Source excerpt:

I always try to buy from my local gun shop Frontier arms. Ive bought 2 guns there already and looking into buying a new 1911 there now. They are very good people and have good prices. I will most likely buy my ammo over the internet though becuase nobody around here carries bulk ammo and i prefer buying a 1000 rounds at a time and saving 10+cents a round for plinking ammo.


----------



## Ricardokid (Nov 26, 2008)

Local gun store for me as well as reputable forum members who list in the classifieds.


----------



## dannyb (Jun 17, 2008)

I generally go to local stores if it's reasonable and they have what I want. The local guy is knowledgeable and friendly. I don't mind paying a bit extra for the convenience and knowledge. 

I had some friends with photography hobbies. They would go to the local camera store, gab gab gab, handle the samples, and then buy online. The local store sold out to Ritz, all that's left are kid sales types who know nothing, and the local knowledge guy is gone. Knowledge and service have value as well and should be taken into account along with the price. If that added value is still priced too high, go elsewhere.


----------



## Jason (Nov 17, 2008)

dannyb said:


> I generally go to local stores if it's reasonable and they have what I want. The local guy is knowledgeable and friendly. I don't mind paying a bit extra for the convenience and knowledge.
> 
> I had some friends with photography hobbies. They would go to the local camera store, gab gab gab, handle the samples, and then buy online. The local store sold out to Ritz, all that's left are kid sales types who know nothing, and the local knowledge guy is gone. Knowledge and service have value as well and should be taken into account along with the price. If that added value is still priced too high, go elsewhere.

Entries provided:
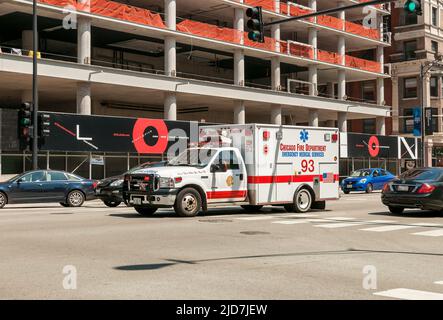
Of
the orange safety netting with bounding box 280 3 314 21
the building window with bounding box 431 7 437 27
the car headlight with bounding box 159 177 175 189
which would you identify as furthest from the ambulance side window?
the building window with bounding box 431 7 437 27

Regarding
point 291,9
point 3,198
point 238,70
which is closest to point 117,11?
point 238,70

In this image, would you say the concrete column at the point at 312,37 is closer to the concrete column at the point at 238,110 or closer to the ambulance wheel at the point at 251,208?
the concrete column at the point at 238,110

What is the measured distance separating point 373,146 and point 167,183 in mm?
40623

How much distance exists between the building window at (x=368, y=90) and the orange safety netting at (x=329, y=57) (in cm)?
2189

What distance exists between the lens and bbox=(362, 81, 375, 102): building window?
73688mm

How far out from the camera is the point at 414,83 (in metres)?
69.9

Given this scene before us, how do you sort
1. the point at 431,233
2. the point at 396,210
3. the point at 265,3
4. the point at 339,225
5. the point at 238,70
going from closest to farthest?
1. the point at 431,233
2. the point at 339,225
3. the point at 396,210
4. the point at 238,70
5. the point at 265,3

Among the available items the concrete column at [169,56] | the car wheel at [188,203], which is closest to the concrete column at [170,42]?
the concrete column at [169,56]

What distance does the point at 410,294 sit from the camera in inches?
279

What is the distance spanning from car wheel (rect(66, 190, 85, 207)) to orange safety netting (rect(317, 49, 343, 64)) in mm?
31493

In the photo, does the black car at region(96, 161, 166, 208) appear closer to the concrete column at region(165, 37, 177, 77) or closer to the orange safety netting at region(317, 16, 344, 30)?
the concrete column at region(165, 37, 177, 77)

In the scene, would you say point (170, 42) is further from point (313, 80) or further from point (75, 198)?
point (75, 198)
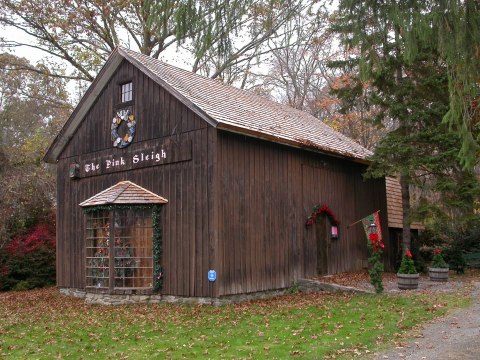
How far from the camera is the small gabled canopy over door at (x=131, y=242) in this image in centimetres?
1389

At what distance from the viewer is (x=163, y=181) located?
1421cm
--
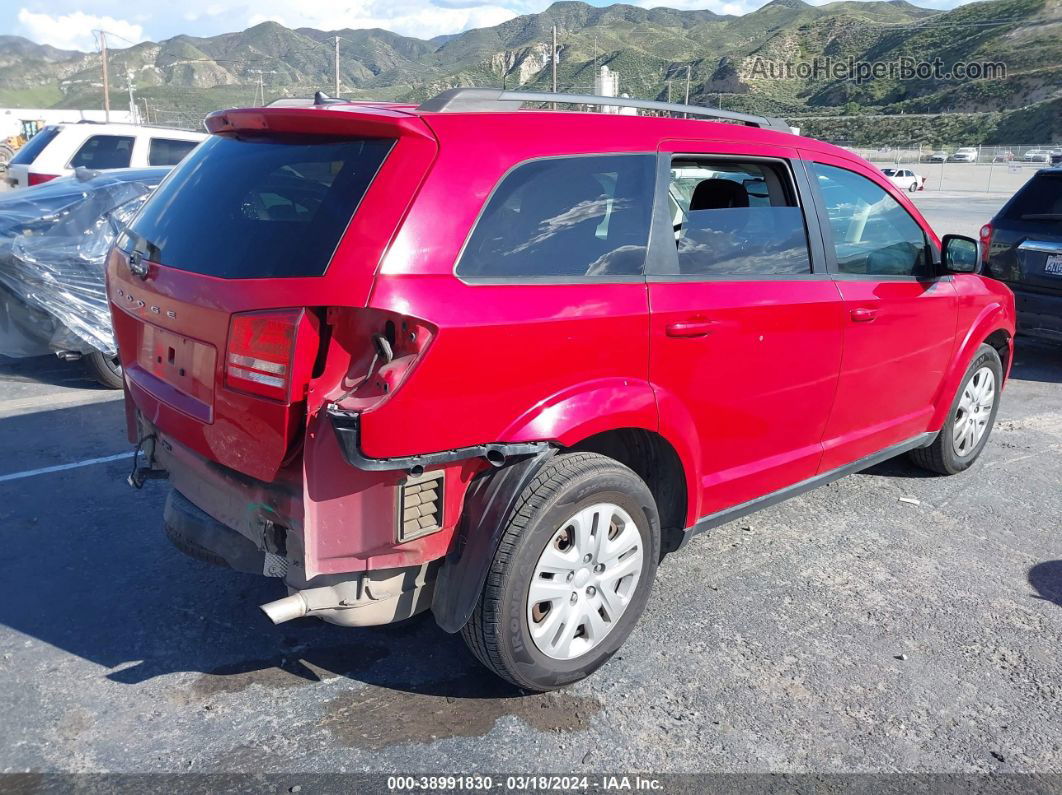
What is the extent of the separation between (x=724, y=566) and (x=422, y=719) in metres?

Short task:
Continue the forum thread about buying from local gun shops, starting right after the last line shown.

Written answer:
I feel the exact same way. I encountered that problem with a local auto parts store. They had staff that knew what they were doing and a machine shop. The big box stores put them out of business. I didn't mind paying a few bucks more for a part to support a LOCAL busines. Plus you couldn't beat the conversations.


----------



## Almightyzappa (Sep 19, 2008)

I try to get to my local gun store more often than not. But if it's just practice ammo I'll hit Wally world or Bass pro. (although that's getting tougher to do)


----------



## TMUSCLE1 (Nov 20, 2008)

Local gun store. I won't hesitate to buy from a big retailer(usually my rifles), but I try to stick to too local stores here in SC for my handguns and the rest of my stuff.


----------



## Tombstone17 (Feb 28, 2009)

A local store as here on the LEFT COAST you have a hard time buying from anyone but FFL


----------



## clewis (Mar 6, 2009)

I always try to support the "little guy" by buying most of my stuff at local gun shops. For the most I tend to get better deals from the local shops too. They tend to make their money in volume and repeat customers. They may not sell the volume of the big outfits but also dont have the huge overhead either.


----------



## Binks (Mar 11, 2009)

I bought my guns from gun stores. The law enforcement discount certainly helps. I do not remember what I paid, but I remember thinking that the price was decent at the time. I still prefer to talk to a human, see the selection of various new guns, and hold one in my hand before I buy one, even if there is a lower price available on some website; you do not really know what you are getting on a website, anyway. 

I do not know anything about gun shows, anyway.


----------



## Spartan (Jan 1, 2007)

I try to by local to support local businesses, but sometimes the prices are just too different for me to justify. I think I'd pay $50 more to buy local if it came down to it. When I was looking to buy a P30L, I saw one at a gun show for $930. I tried to talk them down to $930 OTD but they woulnd't... CDNN had them for $795 and even after all shipping and FFL it was like $830. I am kind of glad the show place said no after I realized the price difference. 

For that big of price difference, I will buy online; if they are fairly close locally I will try to buy there.


----------



## RUGER45 (Jan 19, 2007)

I would much rather go to the LGS, so my guy can let me know when any good deals come through. you can find "used" guns that are really brand new, because the person that had it never used it. I've saved plenty doing it that way.


----------



## jump15vc (Feb 24, 2009)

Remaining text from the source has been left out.